Both exasperation with EA limitations and cost considerations have been behind the serious consideration of the Cloud infrastructure proposition. Whether we are choosing something even worse is a different debate. EA is a practice which, if implemented well, could yield many benefits. However, it is unable to realize its potential because of certain problems.
- EA is a separate practice and requires a practice-based management. Yet, organizations put people in charge of EA who are people-focused and not practice-focused.
- Implementing quality EA requires a deep and broader understanding of EA and its role in the organization business. For that, a broader planning and architecture is required, right from the start. However, many different ad-hoc architectures are created based on situations and that can totally jeopardise the broader EA goals.
- The main problem with many EA architects is their approach to business problems. While the technical acumen of the technical architects cannot be questioned, they certainly lack the ability to take a broader view of the business problems and how the EA can solve the business problems. The technical architects are too deep into technical nuances which prevent them from accepting other business perspectives.
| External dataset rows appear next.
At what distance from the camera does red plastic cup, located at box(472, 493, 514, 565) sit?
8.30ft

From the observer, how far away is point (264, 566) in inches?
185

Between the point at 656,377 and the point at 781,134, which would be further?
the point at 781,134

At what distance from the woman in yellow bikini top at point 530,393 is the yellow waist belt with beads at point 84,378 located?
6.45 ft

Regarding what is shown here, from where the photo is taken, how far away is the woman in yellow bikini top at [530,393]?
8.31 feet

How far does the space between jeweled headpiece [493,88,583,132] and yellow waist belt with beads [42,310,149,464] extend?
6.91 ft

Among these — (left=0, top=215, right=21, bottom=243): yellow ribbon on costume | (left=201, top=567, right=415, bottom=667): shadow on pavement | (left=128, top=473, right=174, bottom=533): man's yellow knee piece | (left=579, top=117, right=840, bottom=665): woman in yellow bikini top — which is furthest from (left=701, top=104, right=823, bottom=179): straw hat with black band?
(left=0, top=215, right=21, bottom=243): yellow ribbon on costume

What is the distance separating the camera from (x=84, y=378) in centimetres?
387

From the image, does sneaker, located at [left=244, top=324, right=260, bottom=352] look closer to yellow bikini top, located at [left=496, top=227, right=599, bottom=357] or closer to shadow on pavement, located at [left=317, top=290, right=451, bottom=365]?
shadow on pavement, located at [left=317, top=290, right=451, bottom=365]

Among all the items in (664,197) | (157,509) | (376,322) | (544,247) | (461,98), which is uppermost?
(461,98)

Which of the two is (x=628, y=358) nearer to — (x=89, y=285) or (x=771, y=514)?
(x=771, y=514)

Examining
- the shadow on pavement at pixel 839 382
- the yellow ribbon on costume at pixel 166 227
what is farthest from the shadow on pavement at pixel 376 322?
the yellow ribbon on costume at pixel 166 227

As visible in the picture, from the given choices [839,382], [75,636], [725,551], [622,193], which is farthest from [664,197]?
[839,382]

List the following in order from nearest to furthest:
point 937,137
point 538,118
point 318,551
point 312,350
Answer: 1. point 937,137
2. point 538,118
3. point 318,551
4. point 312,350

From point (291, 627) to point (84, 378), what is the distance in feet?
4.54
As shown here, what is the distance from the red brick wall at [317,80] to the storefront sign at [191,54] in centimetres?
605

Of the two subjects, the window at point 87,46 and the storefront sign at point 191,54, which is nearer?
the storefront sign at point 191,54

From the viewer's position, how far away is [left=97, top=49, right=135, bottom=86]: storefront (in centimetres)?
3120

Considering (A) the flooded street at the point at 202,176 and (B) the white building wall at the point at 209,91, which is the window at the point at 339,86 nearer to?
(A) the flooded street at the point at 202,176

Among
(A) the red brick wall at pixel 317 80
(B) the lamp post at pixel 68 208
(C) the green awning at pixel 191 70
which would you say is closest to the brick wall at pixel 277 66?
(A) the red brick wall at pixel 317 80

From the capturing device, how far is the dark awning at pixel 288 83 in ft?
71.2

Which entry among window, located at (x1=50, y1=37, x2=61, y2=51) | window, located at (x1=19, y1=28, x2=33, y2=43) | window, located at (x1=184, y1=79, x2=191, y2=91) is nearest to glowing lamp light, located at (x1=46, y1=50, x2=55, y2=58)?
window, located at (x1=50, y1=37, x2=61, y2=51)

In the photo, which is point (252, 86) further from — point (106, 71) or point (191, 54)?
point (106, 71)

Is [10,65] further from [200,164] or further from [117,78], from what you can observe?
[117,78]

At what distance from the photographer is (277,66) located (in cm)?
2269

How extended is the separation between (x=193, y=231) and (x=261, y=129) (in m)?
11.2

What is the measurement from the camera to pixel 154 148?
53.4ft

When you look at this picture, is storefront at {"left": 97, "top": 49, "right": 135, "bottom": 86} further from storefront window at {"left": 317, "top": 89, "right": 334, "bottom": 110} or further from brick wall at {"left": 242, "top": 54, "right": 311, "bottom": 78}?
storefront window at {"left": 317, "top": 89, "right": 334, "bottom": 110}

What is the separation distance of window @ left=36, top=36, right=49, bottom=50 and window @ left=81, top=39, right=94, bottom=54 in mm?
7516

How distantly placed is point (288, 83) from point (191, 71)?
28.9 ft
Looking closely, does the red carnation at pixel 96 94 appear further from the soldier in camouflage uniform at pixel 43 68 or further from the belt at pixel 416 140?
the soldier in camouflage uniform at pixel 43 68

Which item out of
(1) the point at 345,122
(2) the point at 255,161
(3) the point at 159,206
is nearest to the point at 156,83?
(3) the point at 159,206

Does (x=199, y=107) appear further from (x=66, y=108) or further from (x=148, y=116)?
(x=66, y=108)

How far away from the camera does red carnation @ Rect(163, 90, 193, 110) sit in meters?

- Many EA are too complex and rigid. This prevents them from accommodating changes necessitated by changes in business situation. Many head architects tend to forget that the main goal of EA is on business and not on unnecessary technical stuff. According to John Zachman, the founder of modern EA, “Architecture enable you to accommodate complexity and change. If you don’t have Enterprise Architecture, your enterprise is not going to be viable in an increasingly complex and changing external environment.
Is Cloud the solution?
The way forward is to have a balance and not drastically change your IT infrastructure strategy. You also need to seriously consider the confidentiality and security of data issue. Probably the best approach would be to consider the feasibility of moving EA to Cloud in phase-wise manner. For example, you could divide your EA into logical areas such as software applications and servers and consider their cases individually. For your convenience, the following areas are given:
- Software applications: This area can include productivity suites like Office, SQL Server, Exchange email, VMWare ESX server, SharePoint, finance programs (like Quickbooks Server), or an enterprise search program.
- Services area which can include functions such as authentication mechanisms, monitoring, and task schedulers. For example, you can certainly consider replacing complex in-house services such as Active Directory with online services such as Windows Azure Active Directory.
- Storage can be a tricky proposition because you store a lot of data there which can be confidential. So, you need to think hard if you want to move that out and allow a third party to take care of your data. For example, if your business handles credit card data, it is extremely risky to hand over their storage.
The way forward should be a balance between Cloud and in-house architecture. Not all organisations are going to move to Cloud because of their unique considerations. At the same time, it cannot be denied that Cloud-based infrastructure is going to be a major force very soon. So much so that major IT infrastructure providers are expecting a slowdown. The Research firm 451 Group finds that cloud providers such as the Amazon Web Services are going to grow at an exponential rate. But EA is not going to go away anytime soon.